[[ Records supplied open ]]

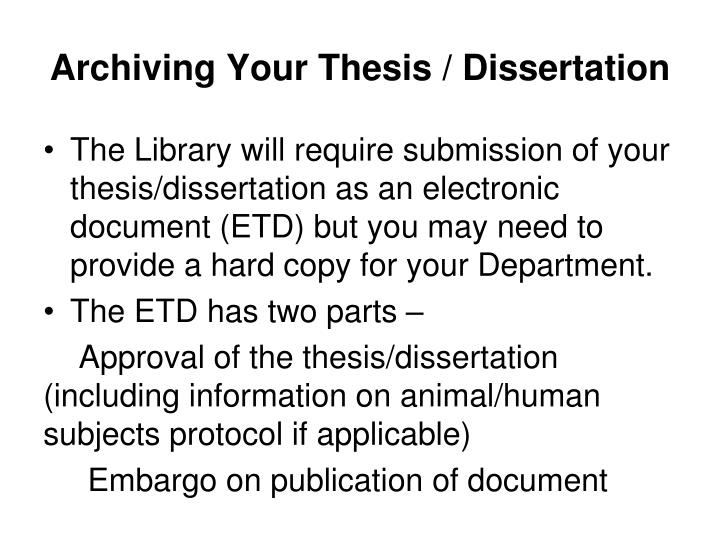 Archiving Your Thesis / Dissertation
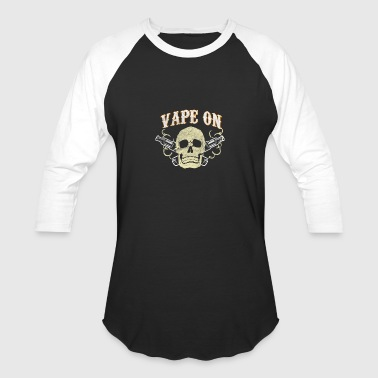 Vape On - Baseball T-Shirt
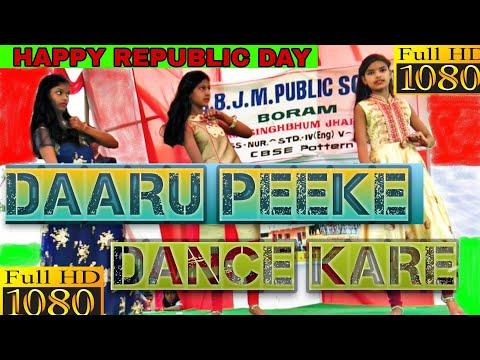 Daaru peeke dance kare || Aaja nachle || डोला रे डोला रे || Rani,priyanka and chinky || 2019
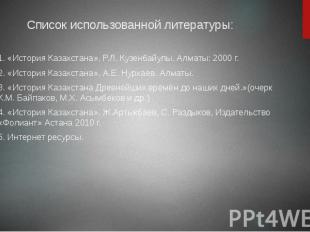 Список использованной литературы: 1. «История Казахстана». Р.Л. Кузенбайулы. Алм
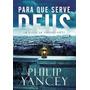 Para Que Serve Deus - Philip Yancey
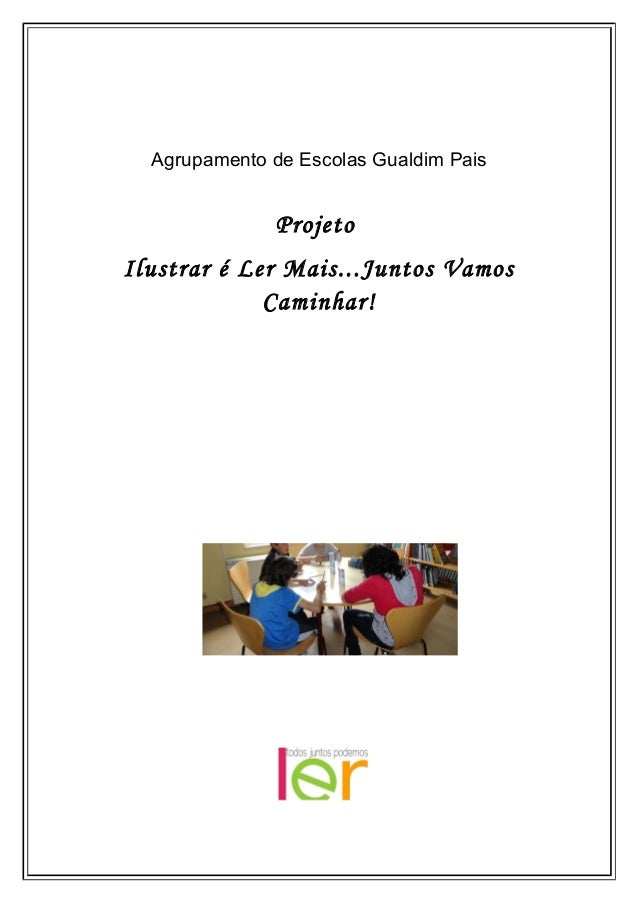 Agrupamento de Escolas Gualdim PaisProjetoIlustrar é Ler Mais...Juntos VamosCaminhar!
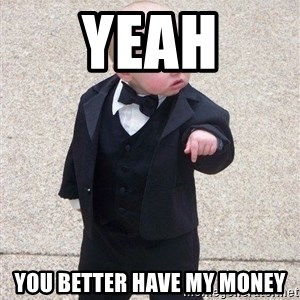 gangster baby - Yeah You better have my money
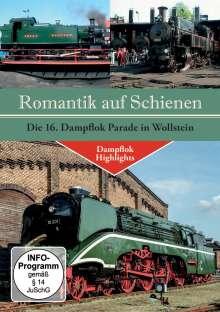 Romantik auf Schienen - Die 16. Dampflok Parade in Wollstein, DVD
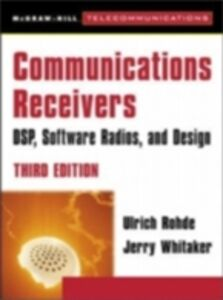 Ebook in inglese Communications Receivers: DPS, Software Radios, and Design, 3rd Edition Bateman, Andrew , Rohde, Ulrich L. , Whitaker, Jerry C.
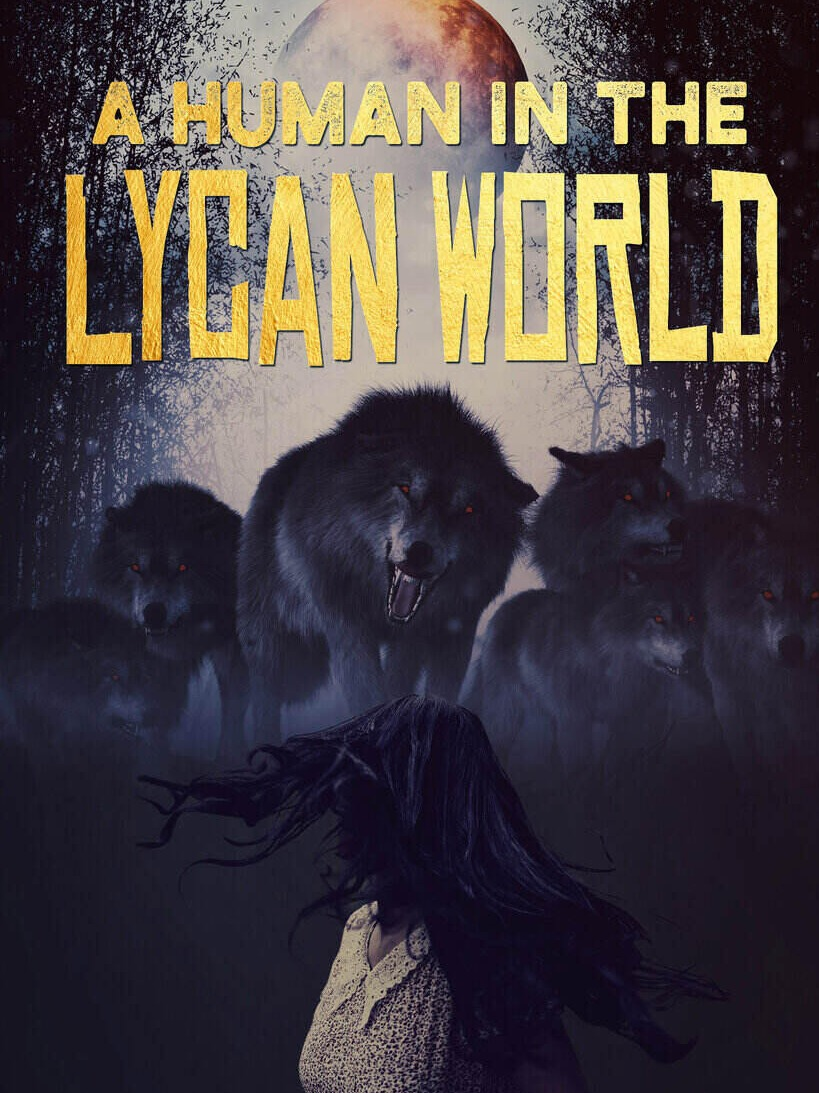 A HUMAN IN THE LYCAN WORLD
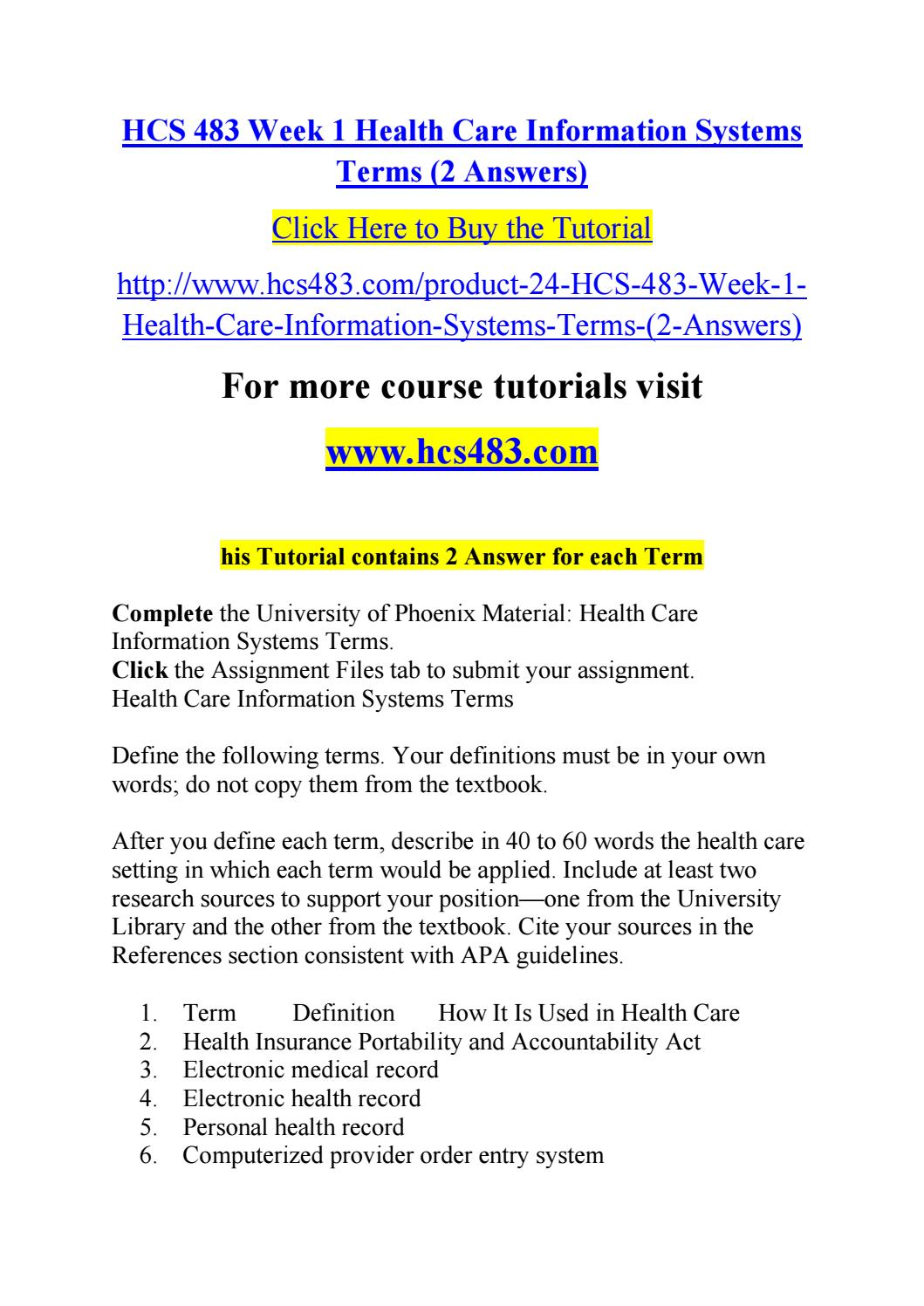 hcs 212 week1 health care terms Hcs 212 week 2 health care terms worksheet complete the week 2 health care terms worksheetdefine key health care terms and use those terms appropriately please put the key term in bold letters when using it in a sentence.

[[ Records supplied closed ]]

[What you are asked to do]:
Write the lines from the line containing "Daaru peeke dance" through the last line of the data out again exactly, and only those lines; pictures stay out.

[Expected answer]:
 Daaru peeke dance kare || Aaja nachle || डोला रे डोला रे || Rani,priyanka and chinky || 2019
 Список использованной литературы: 1. «История Казахстана». Р.Л. Кузенбайулы. Алм
 Para Que Serve Deus - Philip Yancey
 Agrupamento de Escolas Gualdim PaisProjetoIlustrar é Ler Mais...Juntos VamosCaminhar!
 gangster baby - Yeah You better have my money
 Romantik auf Schienen - Die 16. Dampflok Parade in Wollstein, DVD
 Ebook in inglese Communications Receivers: DPS, Software Radios, and Design, 3rd Edition Bateman, Andrew , Rohde, Ulrich L. , Whitaker, Jerry C.
 A HUMAN IN THE LYCAN WORLD
 hcs 212 week1 health care terms Hcs 212 week 2 health care terms worksheet complete the week 2 health care terms worksheetdefine key health care terms and use those terms appropriately please put the key term in bold letters when using it in a sentence.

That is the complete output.